A step to improving their approach at the plate for the Pirates is being “stubborn” according to Branson, which will lead to hitters finding themselves in more hitters’ counts and seeing better pitches to hit and drive.

“You’re up there looking to drive balls and this year we’ve put more emphasis on being stubborn with our approach,” Branson said. “Putting balls exactly where we want them, not swinging at pitchers’ pitches, swinging at balls we want to swing at that we know we can do damage with.”

For McCutchen, patience is critical to his approach this season as pitchers now treat him differently after his MVP season.

“I’m not getting a lot of pitches,” McCutchen said. “I’m not getting pitched to a lot, I’m not getting a lot of fastballs or whatever it may be. I’m getting one, maybe two pitches an at-bat.”

Andrew McCutchen Pittsburgh Pirates
McCutchen led all qualified Pirate hitters last year with a 11.6 percent walk rate and 78 walks.

Even though he has already become a household name, McCutchen himself acknowledges there is still more he can learn about the way he plays and approaches the game. Especially now that his name garners the most attention from opposing pitching staffs among those in the Pirates’ daily lineup.

“You get a little wiser the more you play, so the biggest thing with me is taking what they give me,” McCutchen said. “And if they don’t give me anything, it’s just having confidence and faith that the guy behind me is going to be able to pick me up.

As he fine tunes his approach, better seasons at the plate should be in store for the star center fielder. Not to mention his on-base percentage will inflate.

“It’s just going to make me a better hitter and when I start getting those pitches, those one or two pitches, and I start hitting them, then it means there’s not going to be much more to stop me after that,” McCutchen said.

Staying Stubborn

Two nights before McCutchen’s aforementioned home run, Branson referenced a late-game at-bat as one scenario when the team’s stubborn approach paid dividends. McCutchen stepped up to bat with his team down 5-4 in the eighth inning and hit the second pitch he saw from reliever Manny Parra out of the ballpark to tie the Pirates’ game against Cincinnati.

“He got a changeup out over the plate,” Branson said. “Again, stubborn with his approach, putting the ball where he wanted it and did damage with it so if there’s probably one instance, that would be the one. A game-tying, damage home run that kept us in the game and gave us a chance to win the game.”

Next to their superstar, one of the Pirates’ newest additions brings a similar approach to the plate. Ike Davis, who spent the first four years of his career with the New York Mets, says that on-base percentage was all the organization would “preach.”

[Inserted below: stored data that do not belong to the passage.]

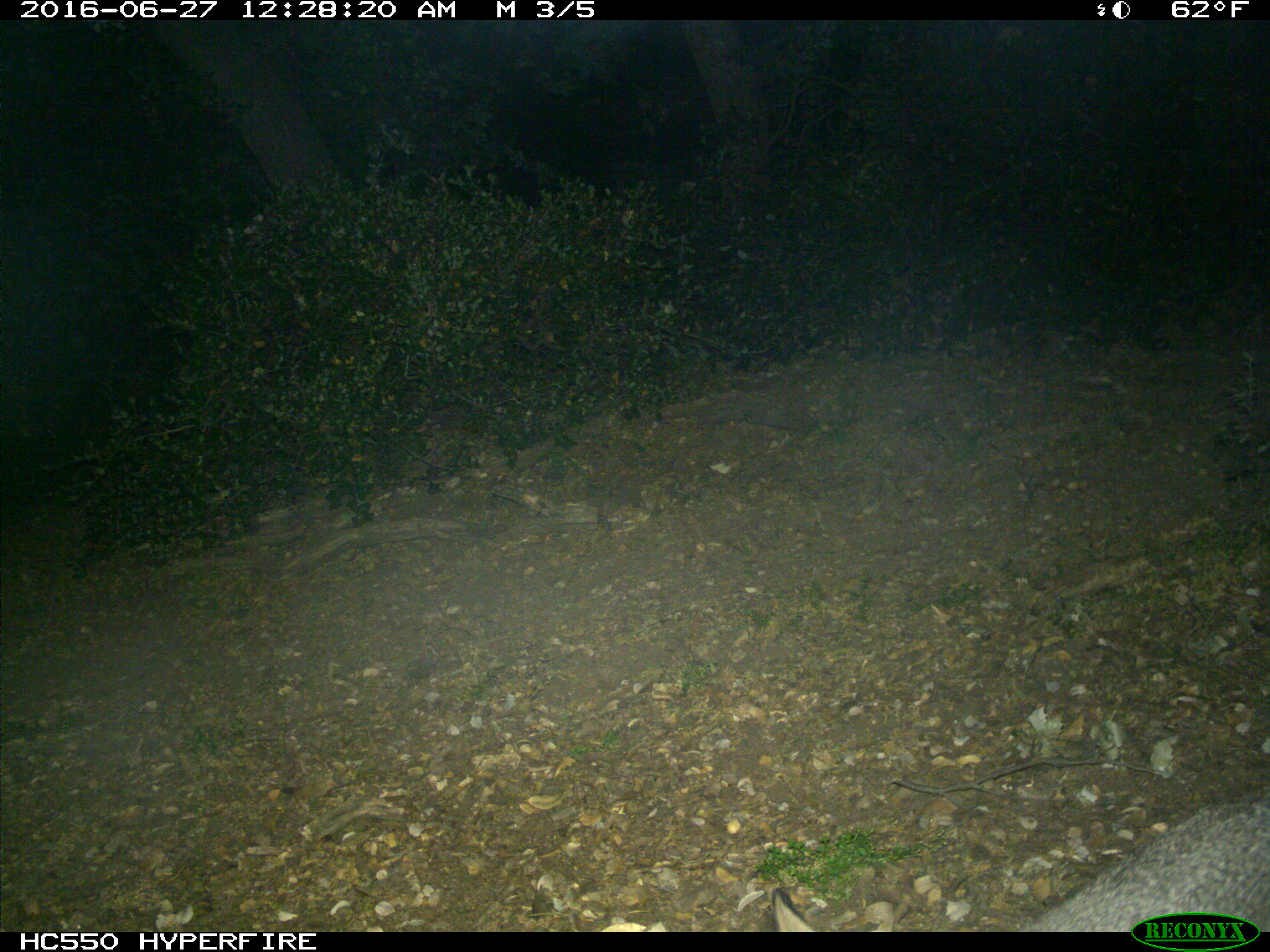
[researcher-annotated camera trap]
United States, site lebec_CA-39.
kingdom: Animalia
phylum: Chordata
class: Mammalia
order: Lagomorpha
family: Leporidae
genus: Lepus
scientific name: Lepus californicus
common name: black-tailed jackrabbit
Lepus californicus (black-tailed jackrabbit).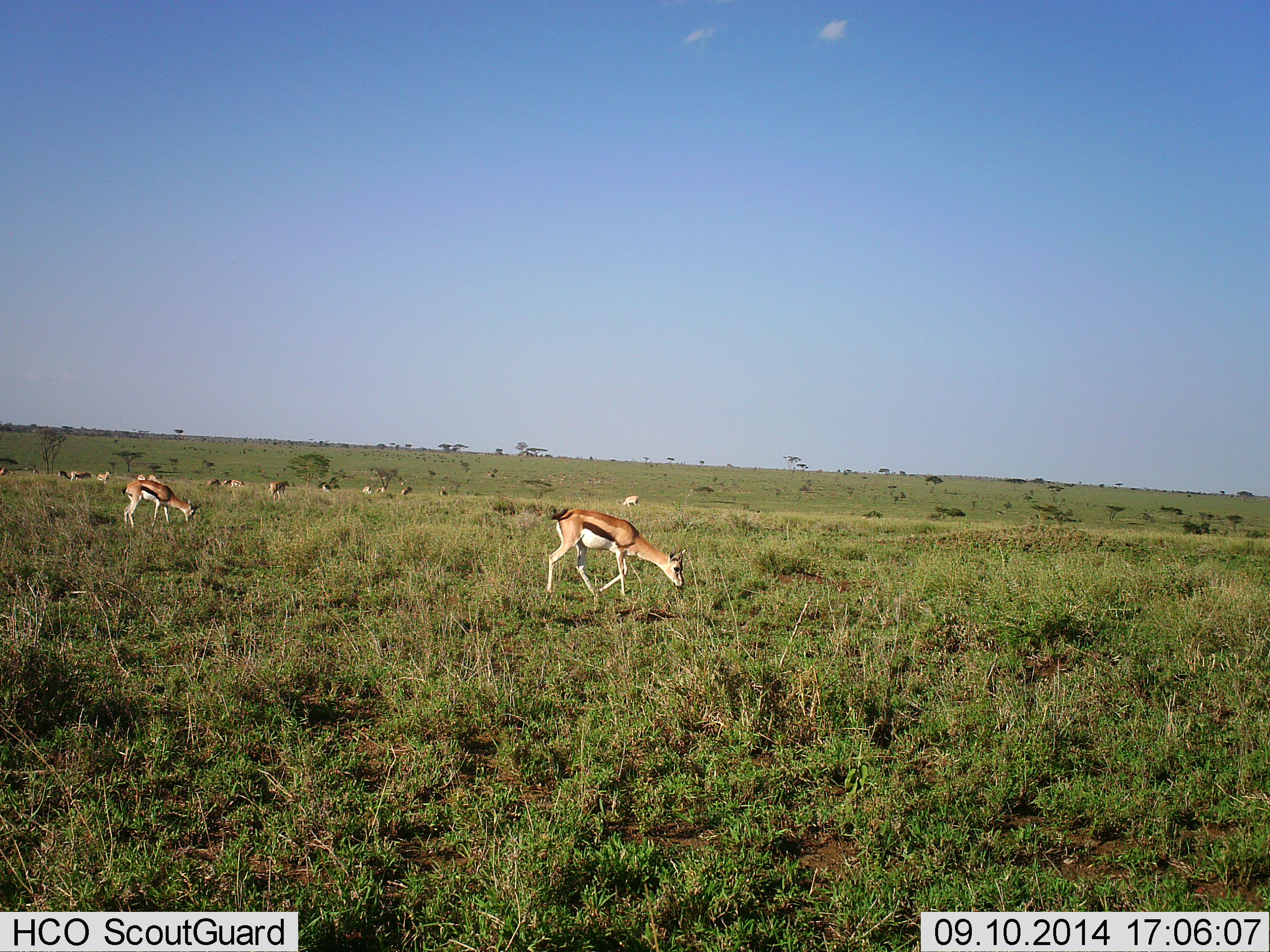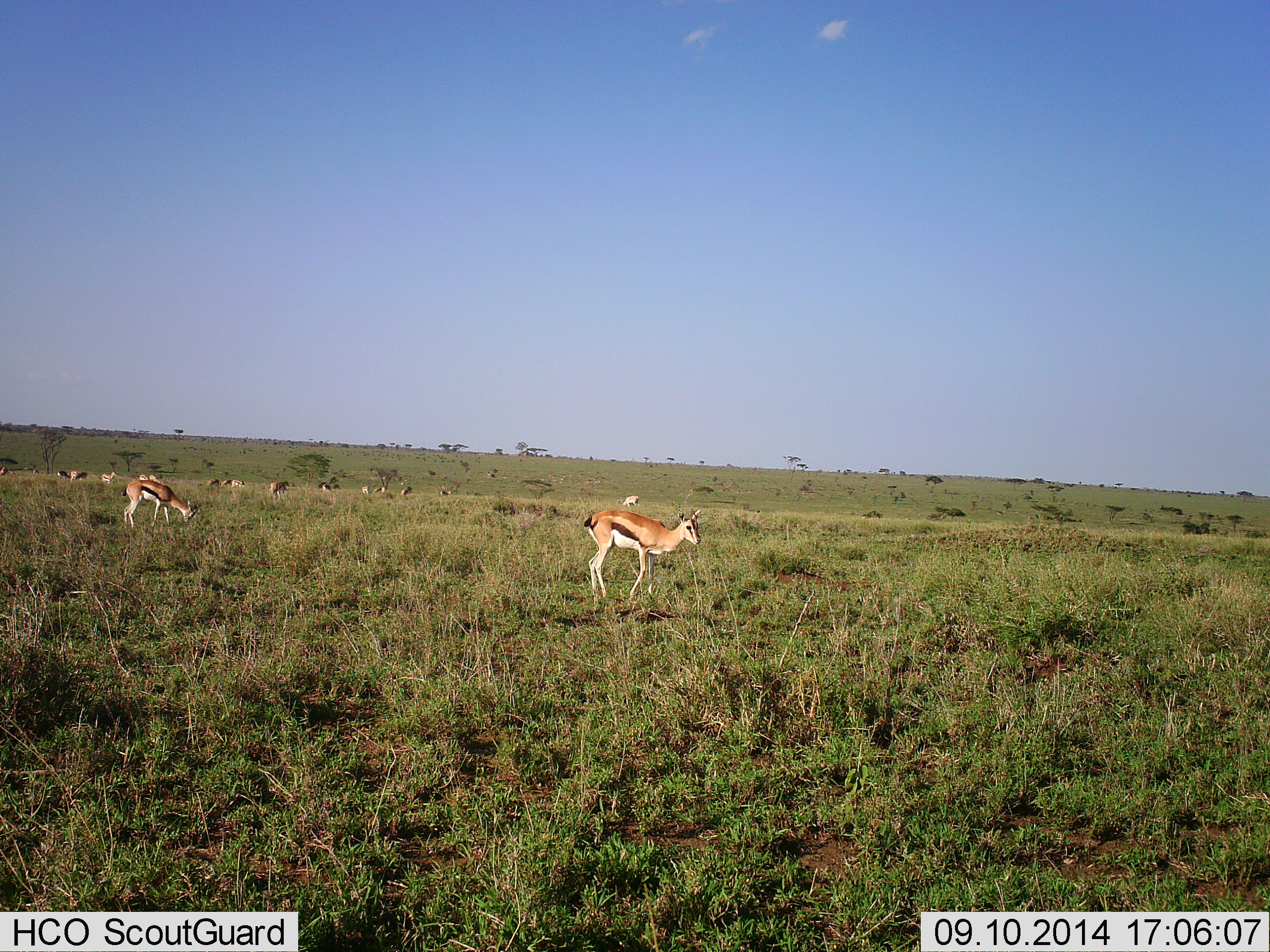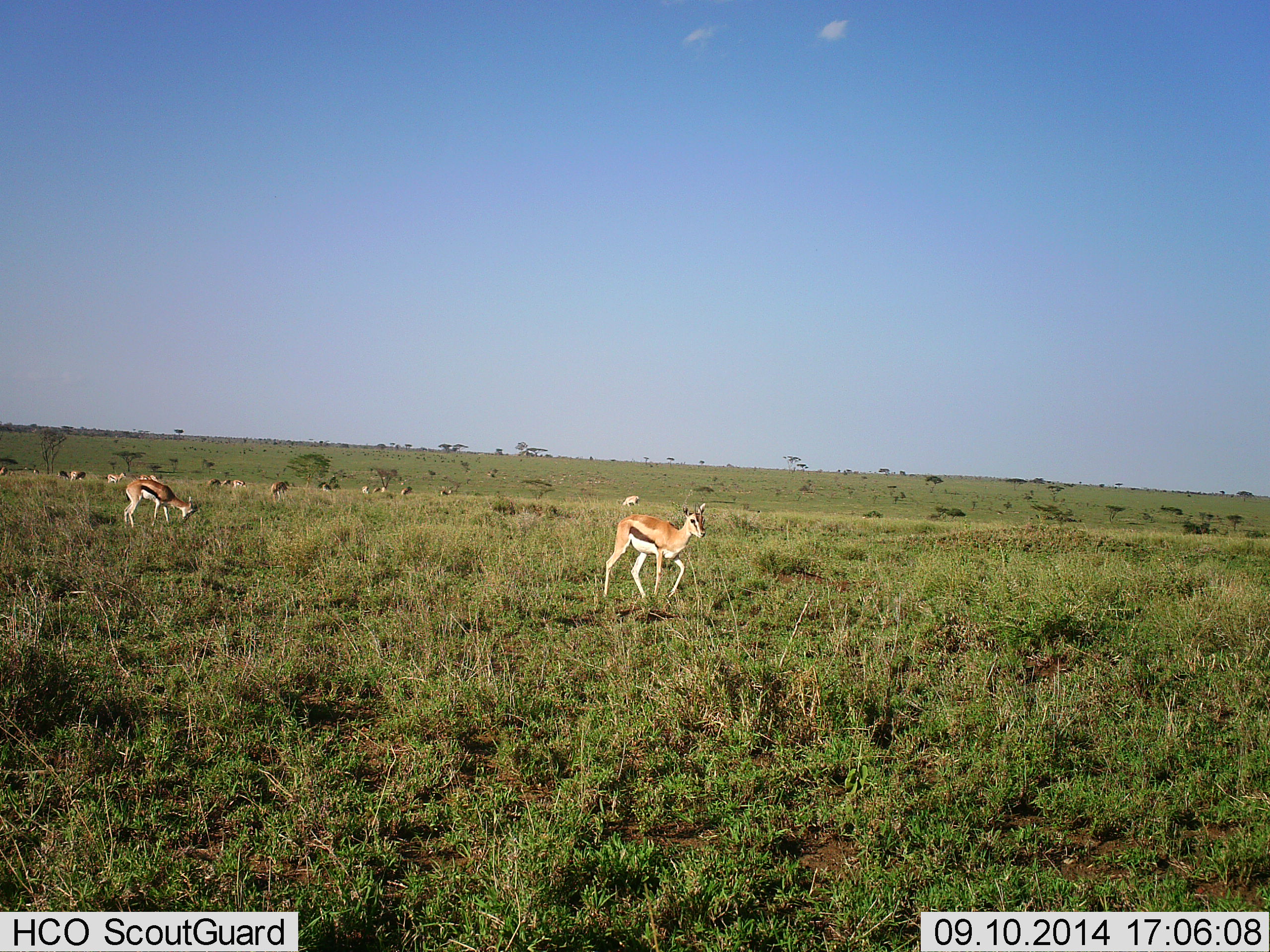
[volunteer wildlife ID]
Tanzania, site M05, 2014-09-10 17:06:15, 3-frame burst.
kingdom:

New addition Davis owns a career .357 OBP against right-handed pitching. (Photo Credit: David Hague)
Davis owns a career .357 OBP against right-handed pitching, but also a 24 percent strikeout rate. (Photo Credit: David Hague)

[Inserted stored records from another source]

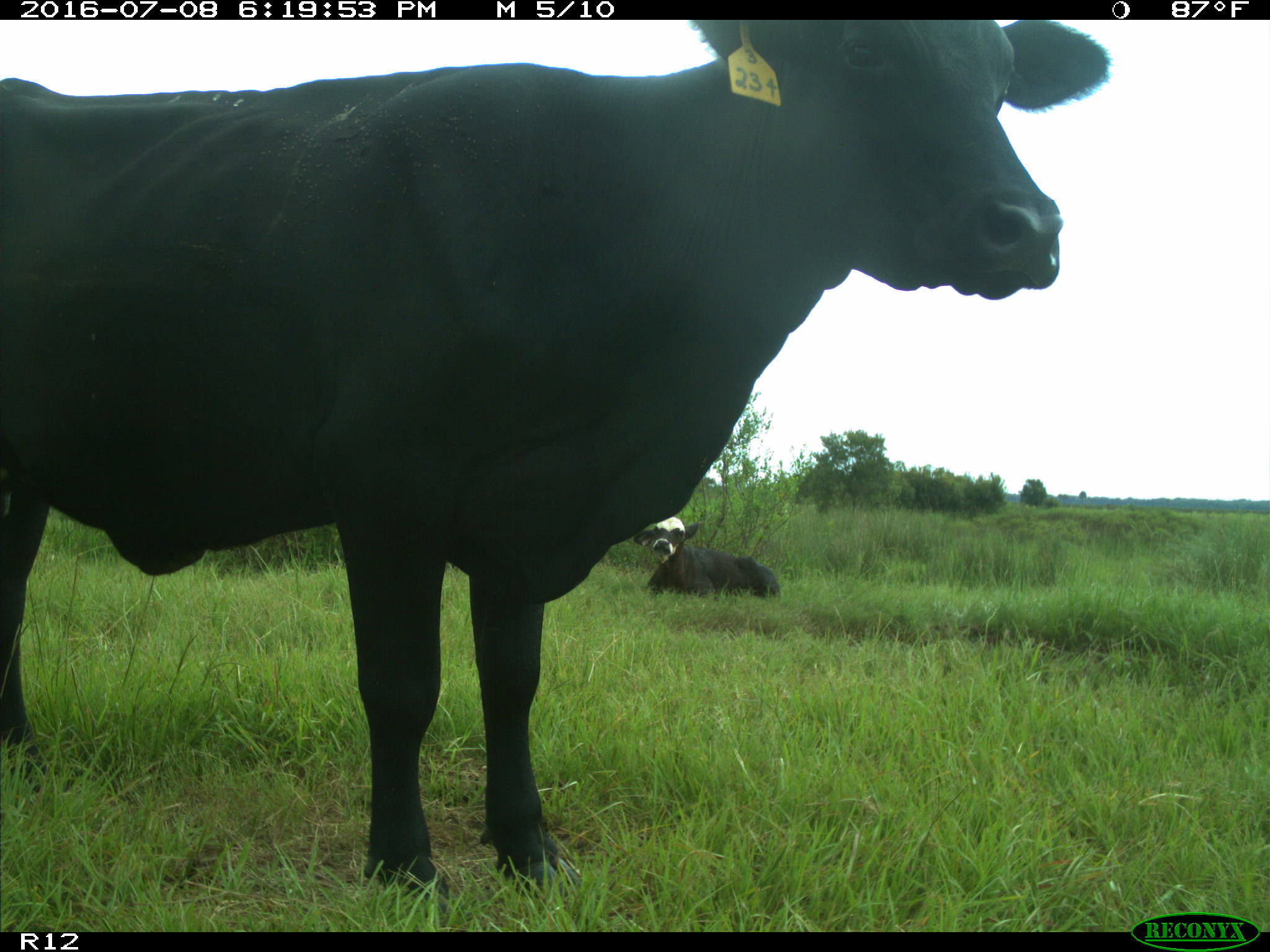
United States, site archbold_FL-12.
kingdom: Animalia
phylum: Chordata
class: Mammalia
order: Artiodactyla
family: Bovidae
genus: Bos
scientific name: Bos taurus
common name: domestic cow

“That’s the whole thing is work the counts and look for a pitch you can hit,” Davis said. “It’s kind of been my thing really since playing professionally, is trying to get a good pitch to hit and not swing at stuff in the dirt or outside the zone.”

From Branson’s perspective, Davis not only “elongates” the Pirates’ lineup but also fits right in to the revamped approach in the batter’s box.

“[Ike]’s a very simple guy and again it goes back to what we’re preaching to our guys,” Branson said. “He falls right into the same category of getting pitches where I want it and doing some damage with them.”

For now, the team’s approach is still working itself out and Huntington calls it an “ongoing process” that Branson, Hurdle and assistant hitting coach Jeff Livesey will work with players on all year to improve execution. When looking to improve one of baseball’s worst offenses from a year ago and so far early in this season, making improvements in the team’s on-base percentage is the first step.

From there, everything else will fall into line.

“That’s been kind of the stress point this year from spring training all the way up to now and it will be all year,” Branson said. “It’s about us getting pitches that we can drive, that we can do damage with, according to our approach and not going along the lines of what the pitchers want to give us.”